-- Aim --
Write each line of the entries below as a string in a JSON list, one string per line, with blank lines left out. Include every entry.

[Begin]

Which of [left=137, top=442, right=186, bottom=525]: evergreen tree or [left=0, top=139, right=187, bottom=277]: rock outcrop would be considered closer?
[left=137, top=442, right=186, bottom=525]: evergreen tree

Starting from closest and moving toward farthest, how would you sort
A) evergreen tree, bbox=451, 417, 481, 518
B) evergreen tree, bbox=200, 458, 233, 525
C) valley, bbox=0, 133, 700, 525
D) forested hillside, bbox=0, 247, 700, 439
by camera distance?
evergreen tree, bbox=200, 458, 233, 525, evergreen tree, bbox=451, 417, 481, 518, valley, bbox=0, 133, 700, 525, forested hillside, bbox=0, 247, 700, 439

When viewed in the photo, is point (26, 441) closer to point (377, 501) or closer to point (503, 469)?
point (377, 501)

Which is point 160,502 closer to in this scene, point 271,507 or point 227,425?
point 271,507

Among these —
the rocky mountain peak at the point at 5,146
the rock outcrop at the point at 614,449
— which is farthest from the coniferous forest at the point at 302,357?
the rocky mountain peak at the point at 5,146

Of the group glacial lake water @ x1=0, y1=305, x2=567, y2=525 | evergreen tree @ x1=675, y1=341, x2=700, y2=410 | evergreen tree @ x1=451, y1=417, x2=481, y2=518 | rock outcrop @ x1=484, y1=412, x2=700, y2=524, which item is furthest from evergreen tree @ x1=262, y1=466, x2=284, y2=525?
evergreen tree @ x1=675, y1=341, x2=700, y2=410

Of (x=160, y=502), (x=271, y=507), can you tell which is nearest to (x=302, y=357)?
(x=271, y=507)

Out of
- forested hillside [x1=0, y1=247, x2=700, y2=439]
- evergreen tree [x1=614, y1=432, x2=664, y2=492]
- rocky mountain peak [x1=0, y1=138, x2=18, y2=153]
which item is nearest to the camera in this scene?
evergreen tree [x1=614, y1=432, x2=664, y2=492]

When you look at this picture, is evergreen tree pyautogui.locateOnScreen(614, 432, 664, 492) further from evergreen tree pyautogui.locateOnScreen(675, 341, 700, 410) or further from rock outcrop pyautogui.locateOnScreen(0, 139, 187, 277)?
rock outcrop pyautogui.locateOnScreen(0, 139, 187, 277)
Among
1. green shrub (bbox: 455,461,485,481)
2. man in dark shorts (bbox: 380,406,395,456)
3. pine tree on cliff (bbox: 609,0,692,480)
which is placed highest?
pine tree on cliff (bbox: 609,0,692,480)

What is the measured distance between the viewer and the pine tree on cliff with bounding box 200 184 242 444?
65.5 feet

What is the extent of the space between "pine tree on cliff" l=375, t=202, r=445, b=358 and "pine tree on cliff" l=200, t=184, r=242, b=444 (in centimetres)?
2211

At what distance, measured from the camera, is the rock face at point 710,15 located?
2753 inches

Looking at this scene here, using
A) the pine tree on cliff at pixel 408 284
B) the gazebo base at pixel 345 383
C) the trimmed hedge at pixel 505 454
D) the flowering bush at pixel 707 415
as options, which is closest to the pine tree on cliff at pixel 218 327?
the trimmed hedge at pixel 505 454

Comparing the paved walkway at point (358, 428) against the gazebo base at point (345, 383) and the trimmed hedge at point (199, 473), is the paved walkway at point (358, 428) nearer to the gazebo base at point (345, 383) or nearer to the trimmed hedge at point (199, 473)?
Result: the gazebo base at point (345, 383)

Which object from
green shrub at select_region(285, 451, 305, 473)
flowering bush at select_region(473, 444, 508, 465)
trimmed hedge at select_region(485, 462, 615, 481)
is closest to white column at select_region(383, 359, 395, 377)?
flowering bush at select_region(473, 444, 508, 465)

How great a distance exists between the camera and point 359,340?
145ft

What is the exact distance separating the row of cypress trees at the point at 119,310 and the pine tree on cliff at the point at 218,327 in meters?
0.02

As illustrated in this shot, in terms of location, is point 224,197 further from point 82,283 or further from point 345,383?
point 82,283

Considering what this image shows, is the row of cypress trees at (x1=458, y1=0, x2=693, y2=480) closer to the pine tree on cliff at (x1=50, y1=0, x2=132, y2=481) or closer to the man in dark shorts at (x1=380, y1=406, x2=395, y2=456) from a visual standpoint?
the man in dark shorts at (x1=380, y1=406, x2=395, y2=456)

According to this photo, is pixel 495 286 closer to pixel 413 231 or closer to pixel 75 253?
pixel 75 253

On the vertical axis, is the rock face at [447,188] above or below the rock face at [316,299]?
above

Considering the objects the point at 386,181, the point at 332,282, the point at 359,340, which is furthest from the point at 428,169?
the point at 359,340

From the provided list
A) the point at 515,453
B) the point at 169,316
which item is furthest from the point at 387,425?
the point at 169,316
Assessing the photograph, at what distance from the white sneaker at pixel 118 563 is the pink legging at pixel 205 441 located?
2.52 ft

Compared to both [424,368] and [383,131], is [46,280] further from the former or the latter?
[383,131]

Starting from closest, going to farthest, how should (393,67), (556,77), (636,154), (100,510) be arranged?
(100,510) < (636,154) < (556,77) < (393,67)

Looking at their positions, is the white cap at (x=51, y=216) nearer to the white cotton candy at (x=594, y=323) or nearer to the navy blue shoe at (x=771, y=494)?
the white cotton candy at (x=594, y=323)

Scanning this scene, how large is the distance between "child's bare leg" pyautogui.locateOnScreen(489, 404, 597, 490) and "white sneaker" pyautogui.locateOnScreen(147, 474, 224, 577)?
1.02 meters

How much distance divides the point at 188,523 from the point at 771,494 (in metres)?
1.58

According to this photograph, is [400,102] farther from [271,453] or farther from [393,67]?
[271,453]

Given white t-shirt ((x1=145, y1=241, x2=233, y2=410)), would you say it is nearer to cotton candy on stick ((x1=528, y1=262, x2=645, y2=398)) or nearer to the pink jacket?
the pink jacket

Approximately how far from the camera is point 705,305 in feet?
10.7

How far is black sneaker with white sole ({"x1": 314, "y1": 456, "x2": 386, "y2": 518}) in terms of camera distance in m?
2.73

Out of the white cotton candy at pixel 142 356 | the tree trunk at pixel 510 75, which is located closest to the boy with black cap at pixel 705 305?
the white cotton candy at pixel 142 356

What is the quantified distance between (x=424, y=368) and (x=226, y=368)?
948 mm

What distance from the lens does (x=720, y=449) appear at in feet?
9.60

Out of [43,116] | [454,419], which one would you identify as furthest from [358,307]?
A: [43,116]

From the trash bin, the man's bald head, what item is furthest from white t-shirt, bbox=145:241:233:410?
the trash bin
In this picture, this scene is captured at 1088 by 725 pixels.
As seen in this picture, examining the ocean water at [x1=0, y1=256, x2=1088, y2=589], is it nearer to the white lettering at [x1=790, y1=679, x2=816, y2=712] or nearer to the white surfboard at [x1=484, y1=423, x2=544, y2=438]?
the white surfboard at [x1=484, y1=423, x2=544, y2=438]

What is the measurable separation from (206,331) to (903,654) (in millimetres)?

[End]

-- Solution --
[
  "Which of [left=137, top=442, right=186, bottom=525]: evergreen tree or [left=0, top=139, right=187, bottom=277]: rock outcrop would be considered closer?",
  "[left=137, top=442, right=186, bottom=525]: evergreen tree",
  "Starting from closest and moving toward farthest, how would you sort",
  "A) evergreen tree, bbox=451, 417, 481, 518",
  "B) evergreen tree, bbox=200, 458, 233, 525",
  "C) valley, bbox=0, 133, 700, 525",
  "D) forested hillside, bbox=0, 247, 700, 439",
  "by camera distance?",
  "evergreen tree, bbox=200, 458, 233, 525, evergreen tree, bbox=451, 417, 481, 518, valley, bbox=0, 133, 700, 525, forested hillside, bbox=0, 247, 700, 439",
  "When viewed in the photo, is point (26, 441) closer to point (377, 501) or closer to point (503, 469)?",
  "point (377, 501)",
  "Which is point 160,502 closer to in this scene, point 271,507 or point 227,425?",
  "point 271,507",
  "Among these —",
  "the rocky mountain peak at the point at 5,146",
  "the rock outcrop at the point at 614,449",
  "— which is farthest from the coniferous forest at the point at 302,357?",
  "the rocky mountain peak at the point at 5,146",
  "Of the group glacial lake water @ x1=0, y1=305, x2=567, y2=525 | evergreen tree @ x1=675, y1=341, x2=700, y2=410 | evergreen tree @ x1=451, y1=417, x2=481, y2=518 | rock outcrop @ x1=484, y1=412, x2=700, y2=524, which item is furthest from evergreen tree @ x1=262, y1=466, x2=284, y2=525?",
  "evergreen tree @ x1=675, y1=341, x2=700, y2=410",
  "Of (x=160, y=502), (x=271, y=507), can you tell which is nearest to (x=302, y=357)?",
  "(x=271, y=507)",
  "Out of",
  "- forested hillside [x1=0, y1=247, x2=700, y2=439]",
  "- evergreen tree [x1=614, y1=432, x2=664, y2=492]",
  "- rocky mountain peak [x1=0, y1=138, x2=18, y2=153]",
  "which item is nearest to the camera in this scene?",
  "evergreen tree [x1=614, y1=432, x2=664, y2=492]",
  "When you look at this picture, is evergreen tree pyautogui.locateOnScreen(614, 432, 664, 492) further from evergreen tree pyautogui.locateOnScreen(675, 341, 700, 410) or further from rock outcrop pyautogui.locateOnScreen(0, 139, 187, 277)?",
  "rock outcrop pyautogui.locateOnScreen(0, 139, 187, 277)",
  "Among",
  "1. green shrub (bbox: 455,461,485,481)",
  "2. man in dark shorts (bbox: 380,406,395,456)",
  "3. pine tree on cliff (bbox: 609,0,692,480)",
  "which is placed highest?",
  "pine tree on cliff (bbox: 609,0,692,480)",
  "What is the measured distance between the viewer and the pine tree on cliff with bounding box 200 184 242 444?",
  "65.5 feet",
  "What is the extent of the space between \"pine tree on cliff\" l=375, t=202, r=445, b=358 and \"pine tree on cliff\" l=200, t=184, r=242, b=444 (in centimetres)?",
  "2211",
  "At what distance, measured from the camera, is the rock face at point 710,15 located?",
  "2753 inches",
  "Looking at this scene here, using",
  "A) the pine tree on cliff at pixel 408 284",
  "B) the gazebo base at pixel 345 383",
  "C) the trimmed hedge at pixel 505 454",
  "D) the flowering bush at pixel 707 415",
  "as options, which is closest to the pine tree on cliff at pixel 218 327?",
  "the trimmed hedge at pixel 505 454",
  "Comparing the paved walkway at point (358, 428) against the gazebo base at point (345, 383) and the trimmed hedge at point (199, 473), is the paved walkway at point (358, 428) nearer to the gazebo base at point (345, 383) or nearer to the trimmed hedge at point (199, 473)?",
  "Result: the gazebo base at point (345, 383)",
  "Which object from",
  "green shrub at select_region(285, 451, 305, 473)",
  "flowering bush at select_region(473, 444, 508, 465)",
  "trimmed hedge at select_region(485, 462, 615, 481)",
  "is closest to white column at select_region(383, 359, 395, 377)?",
  "flowering bush at select_region(473, 444, 508, 465)",
  "How great a distance exists between the camera and point 359,340?",
  "145ft",
  "What is the exact distance separating the row of cypress trees at the point at 119,310 and the pine tree on cliff at the point at 218,327 in meters?",
  "0.02",
  "As illustrated in this shot, in terms of location, is point 224,197 further from point 82,283 or further from point 345,383?",
  "point 82,283",
  "Considering what this image shows, is the row of cypress trees at (x1=458, y1=0, x2=693, y2=480) closer to the pine tree on cliff at (x1=50, y1=0, x2=132, y2=481) or closer to the man in dark shorts at (x1=380, y1=406, x2=395, y2=456) from a visual standpoint?",
  "the man in dark shorts at (x1=380, y1=406, x2=395, y2=456)",
  "According to this photo, is pixel 495 286 closer to pixel 413 231 or closer to pixel 75 253?",
  "pixel 75 253",
  "On the vertical axis, is the rock face at [447,188] above or below the rock face at [316,299]?",
  "above",
  "Considering the objects the point at 386,181, the point at 332,282, the point at 359,340, which is furthest from the point at 428,169?",
  "the point at 359,340",
  "From the provided list",
  "A) the point at 515,453",
  "B) the point at 169,316",
  "which item is furthest from the point at 387,425?",
  "the point at 169,316",
  "Assessing the photograph, at what distance from the white sneaker at pixel 118 563 is the pink legging at pixel 205 441 located?",
  "2.52 ft",
  "Compared to both [424,368] and [383,131], is [46,280] further from the former or the latter?",
  "[383,131]",
  "Starting from closest, going to farthest, how should (393,67), (556,77), (636,154), (100,510) be arranged?",
  "(100,510) < (636,154) < (556,77) < (393,67)",
  "Looking at their positions, is the white cap at (x=51, y=216) nearer to the white cotton candy at (x=594, y=323) or nearer to the navy blue shoe at (x=771, y=494)?",
  "the white cotton candy at (x=594, y=323)",
  "Scanning this scene, how large is the distance between \"child's bare leg\" pyautogui.locateOnScreen(489, 404, 597, 490) and \"white sneaker\" pyautogui.locateOnScreen(147, 474, 224, 577)?",
  "1.02 meters",
  "How much distance divides the point at 188,523 from the point at 771,494 (in metres)?",
  "1.58",
  "According to this photograph, is [400,102] farther from [271,453] or farther from [393,67]?",
  "[271,453]",
  "Given white t-shirt ((x1=145, y1=241, x2=233, y2=410)), would you say it is nearer to cotton candy on stick ((x1=528, y1=262, x2=645, y2=398)) or nearer to the pink jacket?",
  "the pink jacket",
  "Approximately how far from the camera is point 705,305 in feet?",
  "10.7",
  "How far is black sneaker with white sole ({\"x1\": 314, \"y1\": 456, \"x2\": 386, \"y2\": 518}) in terms of camera distance in m?",
  "2.73",
  "Out of the white cotton candy at pixel 142 356 | the tree trunk at pixel 510 75, which is located closest to the boy with black cap at pixel 705 305?",
  "the white cotton candy at pixel 142 356",
  "What is the quantified distance between (x=424, y=368) and (x=226, y=368)?",
  "948 mm",
  "What distance from the lens does (x=720, y=449) appear at in feet?",
  "9.60",
  "Out of [43,116] | [454,419], which one would you identify as furthest from [358,307]?",
  "A: [43,116]",
  "From the trash bin, the man's bald head, what item is furthest from white t-shirt, bbox=145:241:233:410?",
  "the trash bin",
  "In this picture, this scene is captured at 1088 by 725 pixels.",
  "As seen in this picture, examining the ocean water at [x1=0, y1=256, x2=1088, y2=589], is it nearer to the white lettering at [x1=790, y1=679, x2=816, y2=712] or nearer to the white surfboard at [x1=484, y1=423, x2=544, y2=438]?",
  "the white surfboard at [x1=484, y1=423, x2=544, y2=438]",
  "What is the measurable separation from (206,331) to (903,654) (in millimetres)?"
]